Prednisolone Dosage:

  • 2mg/kg/day x 2-3 days.
  • Monitor clinical signs, erythrocyte sedimentation rate, CRP, gradually reduce the dose until the end of the treatment (4-8 weeks).
  • Combine with Aspirin in the last week of corticosteroid therapy to prevent recurrence, dose 60mg/kg/day x 3-5 weeks.

Rest:

  • Without cardiac inflammation: 2 weeks.
  • With cardiac inflammation: 4 weeks.
  • With heart failure: All the time while heart failure persists.

Prevention:

  • Primary prevention with medication (early treatment of streptococcal pharyngitis):
  • Penicillin V: 1 million units/day divided into 4 doses x 10 days.
  • Oral Erythromycin: 40mg/kg/day divided into 4 doses (children <30kg) x 10 days.
  • Benzathine PNC intramuscular injection 1 single dose (>30kg 1.2 million units, <30kg 900,000 units).
  • Secondary prevention to prevent recurrence of rheumatic fever:
  • Benzathine PNC intramuscular injection 1 dose/ 3-4 weeks (>30kg 1.2 million units, <30kg 900,000 units).
  • Oral Penicillin V daily 250mg x 2/day or 400,000 units/day.
  • Oral Erythromycin daily 250mg x 2/day.
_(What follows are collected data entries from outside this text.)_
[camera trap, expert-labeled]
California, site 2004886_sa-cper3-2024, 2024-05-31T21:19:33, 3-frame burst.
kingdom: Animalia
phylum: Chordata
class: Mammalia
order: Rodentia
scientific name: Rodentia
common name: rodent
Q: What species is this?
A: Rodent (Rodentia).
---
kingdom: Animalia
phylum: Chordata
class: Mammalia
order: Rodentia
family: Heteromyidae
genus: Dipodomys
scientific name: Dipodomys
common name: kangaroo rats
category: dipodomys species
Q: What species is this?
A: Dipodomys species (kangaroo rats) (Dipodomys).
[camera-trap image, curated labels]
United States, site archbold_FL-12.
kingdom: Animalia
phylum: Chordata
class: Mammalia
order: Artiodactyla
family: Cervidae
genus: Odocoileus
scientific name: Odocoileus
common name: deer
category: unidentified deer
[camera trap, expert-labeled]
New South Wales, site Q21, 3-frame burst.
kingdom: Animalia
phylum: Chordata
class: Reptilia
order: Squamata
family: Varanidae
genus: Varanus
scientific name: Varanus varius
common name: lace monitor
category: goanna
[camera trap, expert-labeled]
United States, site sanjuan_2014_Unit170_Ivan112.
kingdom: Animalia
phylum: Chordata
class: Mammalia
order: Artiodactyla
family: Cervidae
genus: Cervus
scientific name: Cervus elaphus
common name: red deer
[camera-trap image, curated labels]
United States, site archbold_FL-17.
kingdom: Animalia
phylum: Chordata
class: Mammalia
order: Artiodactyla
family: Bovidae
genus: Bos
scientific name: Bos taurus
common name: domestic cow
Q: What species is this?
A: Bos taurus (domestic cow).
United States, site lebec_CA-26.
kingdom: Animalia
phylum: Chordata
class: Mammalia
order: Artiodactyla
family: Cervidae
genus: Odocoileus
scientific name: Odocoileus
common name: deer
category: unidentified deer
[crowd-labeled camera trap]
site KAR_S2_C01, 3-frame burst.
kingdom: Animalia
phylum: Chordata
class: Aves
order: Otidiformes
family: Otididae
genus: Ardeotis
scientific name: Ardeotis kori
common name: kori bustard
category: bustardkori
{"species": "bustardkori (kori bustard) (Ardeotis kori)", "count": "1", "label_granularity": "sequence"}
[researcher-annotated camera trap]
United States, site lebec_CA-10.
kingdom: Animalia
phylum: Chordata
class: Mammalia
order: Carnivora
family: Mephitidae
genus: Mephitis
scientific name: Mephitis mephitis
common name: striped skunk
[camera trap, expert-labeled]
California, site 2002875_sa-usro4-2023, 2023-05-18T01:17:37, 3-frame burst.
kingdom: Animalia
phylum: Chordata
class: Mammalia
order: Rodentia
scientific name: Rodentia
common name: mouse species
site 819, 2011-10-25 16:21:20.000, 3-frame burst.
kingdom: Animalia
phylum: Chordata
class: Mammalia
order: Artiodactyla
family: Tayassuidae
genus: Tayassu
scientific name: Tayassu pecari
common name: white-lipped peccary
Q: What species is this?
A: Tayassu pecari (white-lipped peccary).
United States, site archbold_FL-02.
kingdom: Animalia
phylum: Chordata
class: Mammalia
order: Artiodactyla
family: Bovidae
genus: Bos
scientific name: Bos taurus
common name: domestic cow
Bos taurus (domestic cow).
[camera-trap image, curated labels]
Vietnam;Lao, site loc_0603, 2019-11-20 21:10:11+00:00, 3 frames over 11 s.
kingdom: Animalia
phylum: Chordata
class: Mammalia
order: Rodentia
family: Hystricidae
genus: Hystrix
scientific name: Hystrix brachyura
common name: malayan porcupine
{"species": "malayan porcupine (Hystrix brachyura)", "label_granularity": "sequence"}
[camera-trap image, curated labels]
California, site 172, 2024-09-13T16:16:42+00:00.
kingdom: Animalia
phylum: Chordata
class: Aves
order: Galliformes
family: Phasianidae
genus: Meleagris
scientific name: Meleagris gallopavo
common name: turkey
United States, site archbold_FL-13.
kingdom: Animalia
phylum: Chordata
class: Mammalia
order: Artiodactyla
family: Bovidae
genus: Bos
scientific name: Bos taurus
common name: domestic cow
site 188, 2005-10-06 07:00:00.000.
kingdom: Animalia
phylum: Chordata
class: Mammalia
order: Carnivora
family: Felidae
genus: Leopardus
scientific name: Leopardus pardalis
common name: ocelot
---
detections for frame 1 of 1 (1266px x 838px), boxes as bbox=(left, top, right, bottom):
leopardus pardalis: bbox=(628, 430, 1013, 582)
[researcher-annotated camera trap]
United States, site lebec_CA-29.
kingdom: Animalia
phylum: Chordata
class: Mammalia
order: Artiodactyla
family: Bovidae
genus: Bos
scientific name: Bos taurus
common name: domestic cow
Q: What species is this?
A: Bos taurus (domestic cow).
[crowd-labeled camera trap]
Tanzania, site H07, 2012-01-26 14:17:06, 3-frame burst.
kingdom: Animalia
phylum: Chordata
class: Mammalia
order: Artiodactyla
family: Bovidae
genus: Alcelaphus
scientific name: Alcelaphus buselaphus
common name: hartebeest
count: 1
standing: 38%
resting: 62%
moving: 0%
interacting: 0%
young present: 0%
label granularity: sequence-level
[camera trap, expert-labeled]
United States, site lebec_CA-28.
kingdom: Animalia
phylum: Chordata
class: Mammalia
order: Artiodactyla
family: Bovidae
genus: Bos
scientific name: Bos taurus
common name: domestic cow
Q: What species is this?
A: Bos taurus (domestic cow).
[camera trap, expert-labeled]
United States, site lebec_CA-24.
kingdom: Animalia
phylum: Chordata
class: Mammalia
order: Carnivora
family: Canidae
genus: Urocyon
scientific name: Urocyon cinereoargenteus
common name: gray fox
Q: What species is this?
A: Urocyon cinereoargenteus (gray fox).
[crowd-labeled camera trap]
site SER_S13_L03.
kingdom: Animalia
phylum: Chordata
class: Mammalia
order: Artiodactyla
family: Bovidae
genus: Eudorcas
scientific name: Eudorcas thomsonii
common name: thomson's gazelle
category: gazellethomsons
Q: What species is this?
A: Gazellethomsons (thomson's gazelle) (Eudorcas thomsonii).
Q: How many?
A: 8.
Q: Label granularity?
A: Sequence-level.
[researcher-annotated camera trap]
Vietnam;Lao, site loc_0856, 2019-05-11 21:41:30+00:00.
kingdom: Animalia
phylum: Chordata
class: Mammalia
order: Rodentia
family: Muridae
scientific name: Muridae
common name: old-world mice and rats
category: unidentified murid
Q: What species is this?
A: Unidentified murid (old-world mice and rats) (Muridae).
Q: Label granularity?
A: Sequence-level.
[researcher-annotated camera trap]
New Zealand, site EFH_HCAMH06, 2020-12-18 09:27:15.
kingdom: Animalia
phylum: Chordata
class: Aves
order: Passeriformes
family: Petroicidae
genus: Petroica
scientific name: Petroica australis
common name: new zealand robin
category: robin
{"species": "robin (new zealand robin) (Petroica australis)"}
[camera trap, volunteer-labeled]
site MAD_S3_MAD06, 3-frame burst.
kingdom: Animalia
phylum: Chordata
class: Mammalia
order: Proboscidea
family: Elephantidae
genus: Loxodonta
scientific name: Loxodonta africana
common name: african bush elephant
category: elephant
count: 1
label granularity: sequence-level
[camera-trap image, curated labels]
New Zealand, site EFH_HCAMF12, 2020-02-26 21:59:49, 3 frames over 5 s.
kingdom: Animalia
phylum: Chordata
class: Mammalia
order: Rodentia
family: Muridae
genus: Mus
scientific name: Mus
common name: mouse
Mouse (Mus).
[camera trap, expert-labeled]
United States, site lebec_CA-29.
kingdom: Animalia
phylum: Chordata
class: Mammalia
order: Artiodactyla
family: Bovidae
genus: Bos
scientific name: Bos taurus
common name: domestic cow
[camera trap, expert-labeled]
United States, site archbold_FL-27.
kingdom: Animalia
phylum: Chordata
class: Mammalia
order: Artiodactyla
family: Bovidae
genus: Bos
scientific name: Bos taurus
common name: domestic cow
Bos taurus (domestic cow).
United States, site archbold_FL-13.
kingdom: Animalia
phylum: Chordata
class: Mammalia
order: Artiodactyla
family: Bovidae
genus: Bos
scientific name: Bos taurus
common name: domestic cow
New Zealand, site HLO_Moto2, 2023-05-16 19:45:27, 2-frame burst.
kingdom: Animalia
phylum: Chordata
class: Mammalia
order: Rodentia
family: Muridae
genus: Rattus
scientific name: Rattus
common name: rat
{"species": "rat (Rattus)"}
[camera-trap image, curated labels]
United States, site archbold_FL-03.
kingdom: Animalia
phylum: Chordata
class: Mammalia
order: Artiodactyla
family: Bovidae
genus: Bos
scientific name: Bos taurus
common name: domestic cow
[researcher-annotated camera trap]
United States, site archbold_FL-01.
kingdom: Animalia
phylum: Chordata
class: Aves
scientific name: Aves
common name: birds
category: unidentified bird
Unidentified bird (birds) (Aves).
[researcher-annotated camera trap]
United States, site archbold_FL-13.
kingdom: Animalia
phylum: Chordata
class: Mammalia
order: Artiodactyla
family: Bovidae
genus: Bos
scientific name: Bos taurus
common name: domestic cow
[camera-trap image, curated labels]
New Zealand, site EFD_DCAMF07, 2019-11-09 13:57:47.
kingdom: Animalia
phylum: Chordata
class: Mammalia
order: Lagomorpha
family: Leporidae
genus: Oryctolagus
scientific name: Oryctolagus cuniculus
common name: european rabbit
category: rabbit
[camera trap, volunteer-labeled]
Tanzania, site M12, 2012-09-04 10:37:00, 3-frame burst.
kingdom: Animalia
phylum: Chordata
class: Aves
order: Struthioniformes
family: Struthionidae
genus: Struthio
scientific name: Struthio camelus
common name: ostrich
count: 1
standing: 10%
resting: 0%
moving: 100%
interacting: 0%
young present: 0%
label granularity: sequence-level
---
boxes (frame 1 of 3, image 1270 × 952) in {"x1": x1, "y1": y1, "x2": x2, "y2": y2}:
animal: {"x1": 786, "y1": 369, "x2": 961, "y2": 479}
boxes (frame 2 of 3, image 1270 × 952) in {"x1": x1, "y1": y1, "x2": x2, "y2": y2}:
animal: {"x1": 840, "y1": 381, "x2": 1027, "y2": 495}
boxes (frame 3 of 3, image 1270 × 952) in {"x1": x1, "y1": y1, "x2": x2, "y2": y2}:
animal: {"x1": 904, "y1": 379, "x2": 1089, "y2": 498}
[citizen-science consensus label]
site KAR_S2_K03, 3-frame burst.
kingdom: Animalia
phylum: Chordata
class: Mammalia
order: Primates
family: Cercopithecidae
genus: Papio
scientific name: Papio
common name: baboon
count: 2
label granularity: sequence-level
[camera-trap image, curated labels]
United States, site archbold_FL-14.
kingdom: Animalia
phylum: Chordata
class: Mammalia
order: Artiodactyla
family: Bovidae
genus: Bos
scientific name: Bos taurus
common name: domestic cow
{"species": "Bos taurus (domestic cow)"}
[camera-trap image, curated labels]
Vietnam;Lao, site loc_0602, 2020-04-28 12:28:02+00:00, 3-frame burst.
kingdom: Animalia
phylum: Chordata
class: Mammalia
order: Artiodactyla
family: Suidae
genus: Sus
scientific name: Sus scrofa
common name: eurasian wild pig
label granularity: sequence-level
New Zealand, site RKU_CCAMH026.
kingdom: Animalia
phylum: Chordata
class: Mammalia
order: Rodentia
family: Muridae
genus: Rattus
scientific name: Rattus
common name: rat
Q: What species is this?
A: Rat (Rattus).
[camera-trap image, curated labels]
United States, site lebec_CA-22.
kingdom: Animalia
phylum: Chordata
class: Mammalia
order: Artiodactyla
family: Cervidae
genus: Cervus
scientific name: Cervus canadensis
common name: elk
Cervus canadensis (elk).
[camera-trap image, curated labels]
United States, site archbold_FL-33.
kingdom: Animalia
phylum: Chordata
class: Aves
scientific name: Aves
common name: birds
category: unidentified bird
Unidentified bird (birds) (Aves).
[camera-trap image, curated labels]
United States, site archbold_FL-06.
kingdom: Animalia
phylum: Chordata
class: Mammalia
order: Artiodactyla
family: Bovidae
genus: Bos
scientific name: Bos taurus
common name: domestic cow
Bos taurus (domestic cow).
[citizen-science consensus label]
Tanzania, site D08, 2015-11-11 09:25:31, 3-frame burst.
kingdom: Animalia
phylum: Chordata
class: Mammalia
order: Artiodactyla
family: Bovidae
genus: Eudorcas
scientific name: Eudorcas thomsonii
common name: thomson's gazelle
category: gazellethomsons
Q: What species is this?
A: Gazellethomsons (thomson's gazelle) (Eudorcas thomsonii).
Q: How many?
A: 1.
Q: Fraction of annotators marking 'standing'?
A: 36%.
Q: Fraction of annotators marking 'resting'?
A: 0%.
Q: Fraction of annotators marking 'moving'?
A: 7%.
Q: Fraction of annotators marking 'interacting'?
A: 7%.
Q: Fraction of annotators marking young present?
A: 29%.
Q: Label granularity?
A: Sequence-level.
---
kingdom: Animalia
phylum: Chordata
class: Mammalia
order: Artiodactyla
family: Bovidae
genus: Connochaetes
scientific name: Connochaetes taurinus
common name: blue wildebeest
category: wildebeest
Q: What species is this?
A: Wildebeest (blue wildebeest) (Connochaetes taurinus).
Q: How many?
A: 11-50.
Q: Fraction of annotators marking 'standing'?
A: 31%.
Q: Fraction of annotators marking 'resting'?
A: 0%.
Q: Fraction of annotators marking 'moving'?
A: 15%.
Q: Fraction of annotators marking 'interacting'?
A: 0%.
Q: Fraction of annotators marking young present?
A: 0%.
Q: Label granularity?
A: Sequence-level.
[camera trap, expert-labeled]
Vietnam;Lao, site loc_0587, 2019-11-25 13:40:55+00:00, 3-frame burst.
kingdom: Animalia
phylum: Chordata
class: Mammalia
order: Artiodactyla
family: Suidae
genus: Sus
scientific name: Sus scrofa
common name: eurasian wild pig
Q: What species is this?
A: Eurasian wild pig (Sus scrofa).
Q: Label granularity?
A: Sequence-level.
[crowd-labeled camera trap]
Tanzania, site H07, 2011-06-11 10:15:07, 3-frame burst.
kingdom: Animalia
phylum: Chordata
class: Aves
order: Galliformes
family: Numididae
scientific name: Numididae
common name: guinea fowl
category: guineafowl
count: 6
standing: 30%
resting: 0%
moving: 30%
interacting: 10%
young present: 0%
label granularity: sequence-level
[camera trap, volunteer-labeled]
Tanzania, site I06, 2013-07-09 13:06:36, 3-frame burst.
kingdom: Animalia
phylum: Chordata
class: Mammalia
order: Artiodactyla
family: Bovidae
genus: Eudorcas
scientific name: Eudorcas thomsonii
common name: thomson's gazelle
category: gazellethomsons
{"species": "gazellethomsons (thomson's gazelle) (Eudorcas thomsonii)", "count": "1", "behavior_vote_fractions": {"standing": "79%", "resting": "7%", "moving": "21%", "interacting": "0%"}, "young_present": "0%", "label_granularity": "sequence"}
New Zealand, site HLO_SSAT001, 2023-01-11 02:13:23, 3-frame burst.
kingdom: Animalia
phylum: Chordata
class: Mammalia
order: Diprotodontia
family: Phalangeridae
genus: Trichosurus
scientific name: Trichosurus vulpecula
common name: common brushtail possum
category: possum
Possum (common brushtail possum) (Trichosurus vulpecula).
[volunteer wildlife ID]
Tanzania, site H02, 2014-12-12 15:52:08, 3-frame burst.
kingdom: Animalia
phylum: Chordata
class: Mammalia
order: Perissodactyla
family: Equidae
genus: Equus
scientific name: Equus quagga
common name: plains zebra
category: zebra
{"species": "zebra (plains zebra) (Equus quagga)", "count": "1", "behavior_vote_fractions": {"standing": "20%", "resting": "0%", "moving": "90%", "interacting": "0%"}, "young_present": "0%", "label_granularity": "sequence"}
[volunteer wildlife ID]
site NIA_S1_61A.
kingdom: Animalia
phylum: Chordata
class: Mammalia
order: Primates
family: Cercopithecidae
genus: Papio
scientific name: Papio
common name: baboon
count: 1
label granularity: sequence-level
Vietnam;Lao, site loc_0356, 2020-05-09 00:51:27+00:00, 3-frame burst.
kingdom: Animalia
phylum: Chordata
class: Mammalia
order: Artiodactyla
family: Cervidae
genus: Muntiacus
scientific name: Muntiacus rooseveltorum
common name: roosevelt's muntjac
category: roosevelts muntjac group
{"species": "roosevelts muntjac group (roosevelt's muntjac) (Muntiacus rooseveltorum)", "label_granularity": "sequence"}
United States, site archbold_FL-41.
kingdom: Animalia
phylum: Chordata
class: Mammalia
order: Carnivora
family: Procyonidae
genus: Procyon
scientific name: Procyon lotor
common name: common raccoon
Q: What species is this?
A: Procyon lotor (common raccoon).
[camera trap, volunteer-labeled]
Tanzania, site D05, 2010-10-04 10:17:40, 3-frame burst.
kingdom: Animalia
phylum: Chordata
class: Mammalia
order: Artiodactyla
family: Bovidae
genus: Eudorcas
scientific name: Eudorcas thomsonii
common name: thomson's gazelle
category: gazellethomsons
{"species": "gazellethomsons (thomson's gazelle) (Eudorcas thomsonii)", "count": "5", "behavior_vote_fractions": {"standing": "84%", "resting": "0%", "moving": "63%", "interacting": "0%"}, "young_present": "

Duration of secondary prevention:

  • Without cardiac inflammation: At least 5 years after the last episode or until 18 years of age.
  • First cardiac inflammation: Until 25 years of age or more.
  • Chronic valvular heart disease due to rheumatic fever: Lifelong.
  • Rheumatic vascular disease: Lifelong.

The latest damage in rheumatic fever: Brain.

Note:

  • This article is for informational purposes only and does not replace the advice of a physician.
  • If you suspect that you or your child may have rheumatic fever, please see a doctor for prompt diagnosis and treatment.